─── Page excerpt ───
JUDGEMENT
B. Dayal, J. -
(1.) THIS case has been referred to us by a learned Single Judge who was of the opinion that an important question of law regarding the interpretation of Section 106 of the Transfer of Property Act and the validity of the notice given under that section was involved in that case. On the one hand, it was argued before him on behalf of the tenant that the Full Bench decision of this Court in Bradley v. Atkinson, ILR 7 All. 894 was in his favour, but it was contended on behalf of the landlord that that decision was contrary to a number of decisions of the English court?. This question was considered important by the learned Single Judge and the matter was, therefore, referred as aforesaid to a Division Bench.
(2.) THE facts giving rise to this case may be stated very shortly. The Appellant was a tenant at Rs. 9/ - per month of a shop situate in Mestonganj at Rampur. The Plaintiffs served a notice upon him demanding arrears of rent from the 1st of April, 1965 to 31st July, 1965. In the notice it was alleged that he was a habitual defaulter. It was then said as translated by the lower appellate court:
You are hereby given notice that you should pay the entire amount of arrears of rent within one month of the receipt of the notice, otherwise, your tenancy shall be terminated and a suit for recovery of arrears of rent and for ejectment shall be filed against you and you will be liable for damages and costs.
After the service of this notice which was served on the Defendant on 10 -8 -1965, the Defendant failed to pay the arrears demanded. The present suit for ejectment was then filed. The Defendant in his written statement in paragraph 4 contended that no notice under Section 106 of the Transfer of Property Act terminating his tenancy had been given and that the only notice dt. 9 -8 -1965 which was served on him was a notice demanding arrears of rent and therefore, the suit for ejectment could not be decreed. The learned Munsif who tried the case, held that the notice given by the landlord merely demanded arrears of rent and threatened the Defendant with the consequences that if the arrears was not paid within one month from the date of the notice, he would be liable to ejectment and that the landlord will then terminate his tenancy . This notice did not amount to the termination of the tenancy and therefore, dismissed the prayer for ejectment but decreed the suit for arrears of rent. Against that decree the Plaintiff landlord filed an appeal which was heard by the District Judge of Rampur. The learned District Judge, after quoting the relevant words of the notice as above, was of the opinion that the finding of the learned Munsif was not correct and he thought that the Plaintiff had clearly mentioned that unless the money was paid within one month, tenancy would be terminated and a suit would be filed. That means that he had clearly shown his intention to file a suit for ejectment and this amounted to termination of tenancy. For this proposition, he relied upon the case of Tikkam Ram v. Prakash Chand, 1966 AWR 615. That was a case decided by a learned Single Judge of this Court. In that case the notice which had been given by the landlord had been translated as follows:
I am no longer willing to continue this tenancy. You are, therefore, given notice that you should vacate the premises on the expiry of one month, which is the time limit permitted by law, failing which I shall file a suit for your ejectment. (Italicised by us).
─── Excerpted data ───
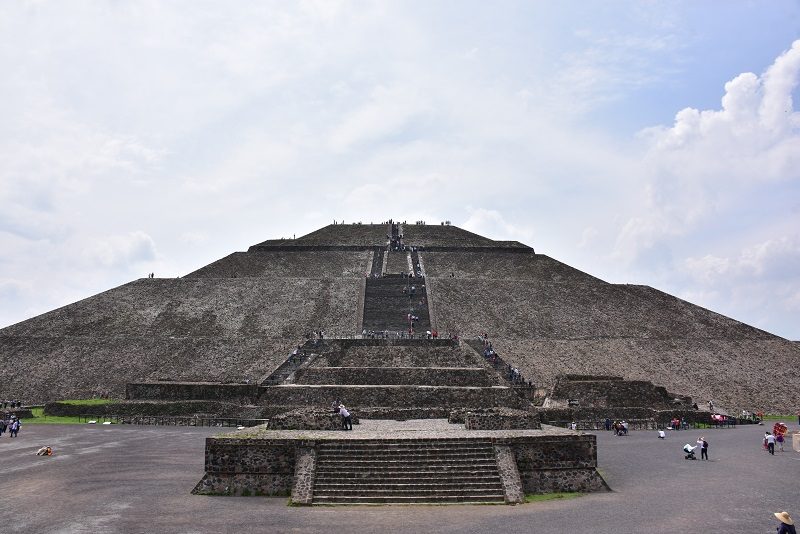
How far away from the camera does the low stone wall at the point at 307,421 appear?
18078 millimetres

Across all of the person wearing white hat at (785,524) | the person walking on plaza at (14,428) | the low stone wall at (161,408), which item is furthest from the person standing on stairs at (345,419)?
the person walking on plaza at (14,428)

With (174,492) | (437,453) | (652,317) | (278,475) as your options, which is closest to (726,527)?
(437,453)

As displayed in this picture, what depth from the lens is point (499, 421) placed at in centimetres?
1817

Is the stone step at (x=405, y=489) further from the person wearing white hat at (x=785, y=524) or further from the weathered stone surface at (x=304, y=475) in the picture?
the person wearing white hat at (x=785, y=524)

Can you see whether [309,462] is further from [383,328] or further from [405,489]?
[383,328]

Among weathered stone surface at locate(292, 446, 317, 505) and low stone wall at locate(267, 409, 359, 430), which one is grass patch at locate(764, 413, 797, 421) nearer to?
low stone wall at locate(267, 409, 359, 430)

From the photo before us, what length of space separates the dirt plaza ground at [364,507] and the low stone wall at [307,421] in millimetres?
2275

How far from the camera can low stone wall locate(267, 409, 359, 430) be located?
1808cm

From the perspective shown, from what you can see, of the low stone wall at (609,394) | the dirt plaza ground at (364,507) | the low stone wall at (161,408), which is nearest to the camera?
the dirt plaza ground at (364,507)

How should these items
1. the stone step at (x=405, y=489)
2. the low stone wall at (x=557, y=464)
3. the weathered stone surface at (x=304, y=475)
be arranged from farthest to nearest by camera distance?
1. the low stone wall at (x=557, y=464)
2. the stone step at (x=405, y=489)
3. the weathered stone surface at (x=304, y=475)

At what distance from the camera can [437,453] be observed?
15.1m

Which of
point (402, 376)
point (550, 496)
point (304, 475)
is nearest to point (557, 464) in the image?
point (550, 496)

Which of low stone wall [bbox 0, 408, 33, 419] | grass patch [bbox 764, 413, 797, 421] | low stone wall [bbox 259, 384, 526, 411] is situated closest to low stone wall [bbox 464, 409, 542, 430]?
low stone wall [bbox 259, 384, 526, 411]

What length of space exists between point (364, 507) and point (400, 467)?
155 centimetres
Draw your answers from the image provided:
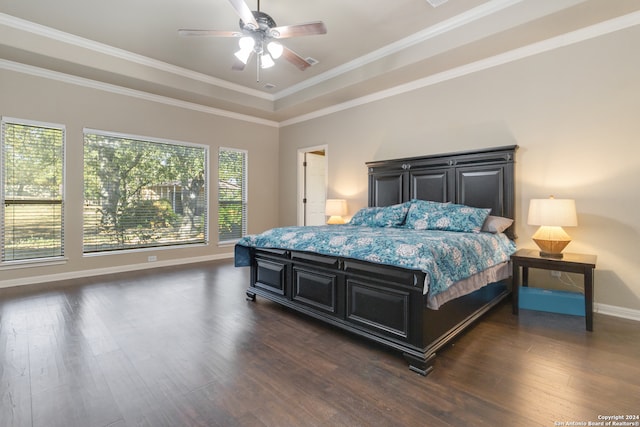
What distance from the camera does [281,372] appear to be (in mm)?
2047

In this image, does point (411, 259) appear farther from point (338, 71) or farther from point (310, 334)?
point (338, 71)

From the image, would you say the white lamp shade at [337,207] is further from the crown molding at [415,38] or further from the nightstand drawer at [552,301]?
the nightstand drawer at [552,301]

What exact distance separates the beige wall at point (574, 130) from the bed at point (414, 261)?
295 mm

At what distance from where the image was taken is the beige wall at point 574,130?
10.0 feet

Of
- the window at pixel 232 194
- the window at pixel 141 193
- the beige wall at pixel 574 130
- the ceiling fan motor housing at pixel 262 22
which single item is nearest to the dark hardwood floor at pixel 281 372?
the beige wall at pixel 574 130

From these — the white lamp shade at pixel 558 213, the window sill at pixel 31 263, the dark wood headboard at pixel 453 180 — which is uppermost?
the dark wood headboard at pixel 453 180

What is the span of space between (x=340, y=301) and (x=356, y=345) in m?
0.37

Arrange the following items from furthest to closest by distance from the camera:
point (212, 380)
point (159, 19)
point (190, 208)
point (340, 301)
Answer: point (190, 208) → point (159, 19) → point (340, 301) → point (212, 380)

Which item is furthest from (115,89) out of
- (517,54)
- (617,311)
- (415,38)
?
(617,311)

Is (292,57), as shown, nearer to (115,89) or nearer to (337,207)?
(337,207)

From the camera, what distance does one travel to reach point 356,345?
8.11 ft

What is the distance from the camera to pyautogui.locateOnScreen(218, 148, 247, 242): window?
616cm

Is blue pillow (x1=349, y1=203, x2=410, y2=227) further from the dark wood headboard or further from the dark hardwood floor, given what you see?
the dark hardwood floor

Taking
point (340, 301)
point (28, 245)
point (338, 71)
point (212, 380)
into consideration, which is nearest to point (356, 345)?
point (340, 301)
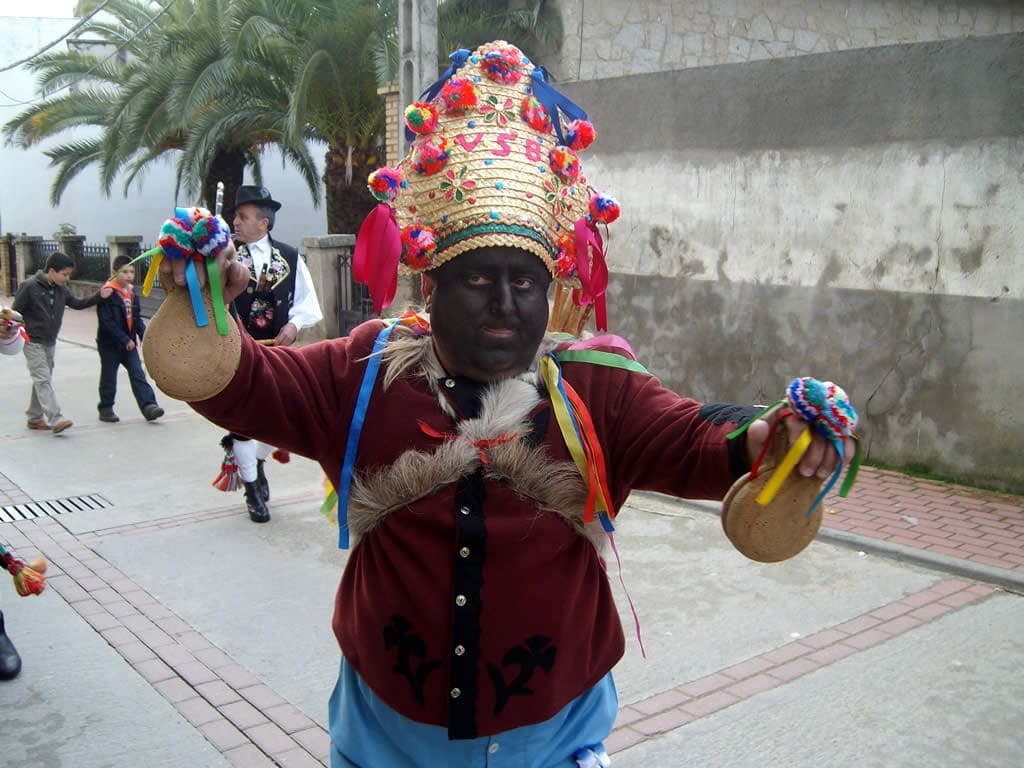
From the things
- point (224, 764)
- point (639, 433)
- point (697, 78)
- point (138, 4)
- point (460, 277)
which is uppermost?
───
Exercise objective: Summarize the judgment excerpt in two sentences.

Exercise response: A Single Judge referred this case to a Division Bench because it raised an important question about interpreting Section 106 of the Transfer of Property Act and the validity of a notice given under it. The landlords' notice told a shop tenant in Rampur to pay his rent arrears within one month or his tenancy would be terminated, and the Munsif held that this did not terminate the tenancy and refused ejectment, but the District Judge disagreed, relying on Tikkam Ram v. Prakash Chand.